Despite the current impasse, to abolish habitual obedience of impunity, the formal institutions should formulate policy and effective execution of it with meaningful impacts for course correction. The clear-cut accountability and transparency should be maintained with visible rewards and punishment approaches to steer leaders not to get involved in any political benefits except which quantify public justice and well-being. Notwithstanding, wholesome institutional reforms are required to maintain the integrity, credibility and accountability of leaders who hold power in office. Michael Foucault in his book discipline and punish has affirmed about “reformative justice” where he says, instead of inflicting pain on wrongdoers, it reforms the entire personality of them in order to prevent such criminal offenses in society, which may take place in the future. In Nepal, because of political actors' direct and indirect involvement and influences, the people who are attached and associated with them obtain immunity power which results in passive political liability. Similar to that, the reformative instruments through lawful regulation can channelize to dilute impunity by reforming overall leaderships and institutional syndicate to gain the public's trust. Moreover, the role of civil societies, private sector, stakeholders, non-partisan groups, think tanks and the general public should be encouraged actively to maintain political liability and reshaping “behavioral change” in leadership.

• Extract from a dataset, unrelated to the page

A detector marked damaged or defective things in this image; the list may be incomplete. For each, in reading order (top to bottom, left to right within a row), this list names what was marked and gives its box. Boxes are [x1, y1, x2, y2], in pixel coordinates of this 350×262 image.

Ultimately, the willpower of political leadership and institutions can only drive to metamorphose the landscape of leader-centered leadership into a people-centered leadership. It is dire to get out from the rapid routinization of political impunity where the government must take the issue seriously and enact laws that will foster the practice of political liability. Therefore, the ecosystem of political liability is inevitable for establishing political stability and welfare justice in a country to restore public’s trust in leadership level and institutions.